▸ **Tasks**:
A: Answer these questions using the forum thread on amplifier wiring:
(i) What fuse rating does KBT2011 plan to try for each amplifier?
(ii) What wire gauge does pionkej use between the distribution block and the amplifiers?
(iii) What RMS power does KBT2011 report for the mono amplifier?
B: Duplicate everything in the forum thread on amplifier wiring from "## MarkZ (Dec" down to "(Dec 29, 2011)".

▸ **Excerpted text**:
━━━━━━━━━━━━━━━━━━━━

Both my amps require 100A according to their booklets. RF T500-1bd and T400-4 will be running both at 4 ohms. So I'm gonna try a 25A fuse each but I think they will blow...


----------



## pionkej (Feb 29, 2008)

Another thing to remember is that an amp won't be drawing anywhere near full power 90% of the time with music. I'm currently running a JL HD900/5, JL HD600/4, Infinity Kappa FOUR, and JBL MS8 all from a single 4ga run from the battery to the disto (8ga from distro to amps) and I've had zero issues. No blown fuses. No warm wires. No headlight dimming. No "choked" output.


----------



## minbari (Mar 3, 2011)

KBT2011 said:


> Both my amps require 100A according to their booklets. RF T500-1bd and T400-4 will be running both at 4 ohms. So I'm gonna try a 25A fuse each but I think they will blow...


dont even bother, if they require 100amps each, then you need to fuse for 100A for each amplifier at the distro and 200A at the battery. in this case 4ga is not going to cut it either. you need 1 or 2ga


----------



## MarkZ (Dec 5, 2005)

4ga will be fine, for the reasons pionkej stated. If you want to minimize vdrop, then run the thickest wire you feel comfortable with. But don't expect an audible difference, and there certainly won't be any safety hazard in using smaller wire.

Another thing to consider re: fusing, is that fuses blow pretty quickly. Much faster than 4ga wire heats up and usually slower than a pn junction breaks down. The amps themselves are not able to withstand the kind of current that it would take to heat up a 4ga wire. The fuses are just there to prevent shorts from starting fires.


----------



## KBT2011 (Dec 29, 2011)

minbari said:


> dont even bother, if they require 100amps each, then you need to fuse for 100A for each amplifier at the distro and 200A at the battery. in this case 4ga is not going to cut it either. you need 1 or 2ga


I'm running 325W RMS at the mono amp and 300W RMS at the 4 channel amp, do I really need 1 or 2 AWG?


----------



## pionkej (Feb 29, 2008)

KBT2011 said:


> I'm running 325W RMS at the mono amp and 300W RMS at the 4 channel amp, do I really need 1 or 2 AWG?


I don't think so. If you have plans to go larger in the future, it's cheaper/easier to buy big once and install it once. If you feel pretty good about what you're running now, 4ga will be fine.

━━━━━━━━━━━━━━━━━━━━

▸ **Data rows**:
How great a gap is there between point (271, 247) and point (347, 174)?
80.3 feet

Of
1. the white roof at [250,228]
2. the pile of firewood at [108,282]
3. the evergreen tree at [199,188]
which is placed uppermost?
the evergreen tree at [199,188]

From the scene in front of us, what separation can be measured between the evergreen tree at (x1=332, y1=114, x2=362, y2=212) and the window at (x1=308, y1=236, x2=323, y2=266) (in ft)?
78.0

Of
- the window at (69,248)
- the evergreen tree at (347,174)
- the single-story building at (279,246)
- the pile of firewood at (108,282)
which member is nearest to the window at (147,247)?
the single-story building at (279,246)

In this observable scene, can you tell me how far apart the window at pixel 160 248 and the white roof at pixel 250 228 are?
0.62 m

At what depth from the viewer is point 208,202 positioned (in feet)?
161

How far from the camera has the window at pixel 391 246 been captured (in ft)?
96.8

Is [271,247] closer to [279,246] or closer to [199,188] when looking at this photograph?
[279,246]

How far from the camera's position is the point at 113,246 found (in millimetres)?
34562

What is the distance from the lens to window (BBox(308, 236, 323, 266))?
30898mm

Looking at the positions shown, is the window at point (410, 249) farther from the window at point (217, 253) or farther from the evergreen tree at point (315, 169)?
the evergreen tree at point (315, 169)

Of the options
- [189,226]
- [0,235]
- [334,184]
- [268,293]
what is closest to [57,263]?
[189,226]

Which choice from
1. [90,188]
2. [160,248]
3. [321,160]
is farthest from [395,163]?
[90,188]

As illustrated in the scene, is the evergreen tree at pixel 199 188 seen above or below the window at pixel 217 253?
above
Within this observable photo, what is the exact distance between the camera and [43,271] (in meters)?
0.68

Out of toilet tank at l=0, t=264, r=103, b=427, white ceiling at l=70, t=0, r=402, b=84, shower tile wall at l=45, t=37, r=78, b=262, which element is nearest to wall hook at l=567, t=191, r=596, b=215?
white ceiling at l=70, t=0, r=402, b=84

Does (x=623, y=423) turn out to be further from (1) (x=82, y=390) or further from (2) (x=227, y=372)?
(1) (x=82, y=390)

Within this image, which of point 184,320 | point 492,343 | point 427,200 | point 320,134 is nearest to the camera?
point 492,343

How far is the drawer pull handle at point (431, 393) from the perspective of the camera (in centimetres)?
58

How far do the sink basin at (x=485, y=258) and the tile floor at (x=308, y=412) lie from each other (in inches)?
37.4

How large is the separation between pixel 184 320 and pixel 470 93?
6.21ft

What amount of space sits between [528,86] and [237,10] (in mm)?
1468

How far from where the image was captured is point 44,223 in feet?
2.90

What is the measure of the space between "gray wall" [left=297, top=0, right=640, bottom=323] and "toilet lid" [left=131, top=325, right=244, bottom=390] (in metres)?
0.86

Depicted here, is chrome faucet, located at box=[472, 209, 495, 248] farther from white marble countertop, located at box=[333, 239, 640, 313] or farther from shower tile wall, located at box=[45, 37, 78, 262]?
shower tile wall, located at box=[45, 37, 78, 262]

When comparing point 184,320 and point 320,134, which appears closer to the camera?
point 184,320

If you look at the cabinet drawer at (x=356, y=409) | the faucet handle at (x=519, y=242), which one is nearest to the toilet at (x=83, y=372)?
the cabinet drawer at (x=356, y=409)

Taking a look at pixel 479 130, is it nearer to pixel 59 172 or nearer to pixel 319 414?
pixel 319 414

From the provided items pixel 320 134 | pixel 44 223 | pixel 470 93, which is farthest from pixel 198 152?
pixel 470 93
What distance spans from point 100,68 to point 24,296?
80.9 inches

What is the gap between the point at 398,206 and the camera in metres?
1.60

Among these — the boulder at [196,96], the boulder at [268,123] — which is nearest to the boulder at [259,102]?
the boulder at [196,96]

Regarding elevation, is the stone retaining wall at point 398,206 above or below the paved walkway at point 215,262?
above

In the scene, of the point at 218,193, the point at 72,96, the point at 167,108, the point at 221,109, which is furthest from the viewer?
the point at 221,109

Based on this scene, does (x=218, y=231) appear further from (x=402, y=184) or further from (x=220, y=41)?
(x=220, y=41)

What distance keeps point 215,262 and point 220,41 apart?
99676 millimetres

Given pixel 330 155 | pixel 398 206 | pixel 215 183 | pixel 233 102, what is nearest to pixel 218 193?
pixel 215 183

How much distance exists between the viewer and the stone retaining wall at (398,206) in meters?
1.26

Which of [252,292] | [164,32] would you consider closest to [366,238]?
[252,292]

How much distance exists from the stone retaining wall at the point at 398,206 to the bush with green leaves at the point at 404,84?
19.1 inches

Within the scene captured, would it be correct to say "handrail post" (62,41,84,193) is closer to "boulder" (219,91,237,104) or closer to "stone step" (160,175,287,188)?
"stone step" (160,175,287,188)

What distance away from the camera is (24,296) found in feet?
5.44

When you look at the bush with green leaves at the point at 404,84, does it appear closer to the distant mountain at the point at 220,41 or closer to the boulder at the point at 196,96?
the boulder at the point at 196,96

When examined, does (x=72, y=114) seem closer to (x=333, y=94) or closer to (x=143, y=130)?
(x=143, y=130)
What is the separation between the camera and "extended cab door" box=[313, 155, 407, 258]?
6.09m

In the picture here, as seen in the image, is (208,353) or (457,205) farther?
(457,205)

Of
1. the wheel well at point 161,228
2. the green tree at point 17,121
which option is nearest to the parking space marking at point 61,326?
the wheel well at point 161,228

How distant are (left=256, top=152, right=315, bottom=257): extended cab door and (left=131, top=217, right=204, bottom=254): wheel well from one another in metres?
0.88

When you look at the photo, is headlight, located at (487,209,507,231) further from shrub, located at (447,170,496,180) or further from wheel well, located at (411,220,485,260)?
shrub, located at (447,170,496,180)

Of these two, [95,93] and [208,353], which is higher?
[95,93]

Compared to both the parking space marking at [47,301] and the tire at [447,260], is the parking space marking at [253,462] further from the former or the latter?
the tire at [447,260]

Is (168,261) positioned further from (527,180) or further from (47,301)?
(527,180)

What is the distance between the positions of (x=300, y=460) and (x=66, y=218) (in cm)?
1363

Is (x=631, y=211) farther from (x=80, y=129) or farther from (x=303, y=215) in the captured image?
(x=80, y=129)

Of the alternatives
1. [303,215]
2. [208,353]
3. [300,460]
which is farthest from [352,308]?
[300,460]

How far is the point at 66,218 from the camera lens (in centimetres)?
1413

━━━━━━━━━━━━━━━━━━━━

▸ **Solutions for each task**:
A:
(i) 25A
(ii) 8ga
(iii) 325W RMS

B:
## MarkZ (Dec 5, 2005)

4ga will be fine, for the reasons pionkej stated. If you want to minimize vdrop, then run the thickest wire you feel comfortable with. But don't expect an audible difference, and there certainly won't be any safety hazard in using smaller wire.

Another thing to consider re: fusing, is that fuses blow pretty quickly. Much faster than 4ga wire heats up and usually slower than a pn junction breaks down. The amps themselves are not able to withstand the kind of current that it would take to heat up a 4ga wire. The fuses are just there to prevent shorts from starting fires.


----------



## KBT2011 (Dec 29, 2011)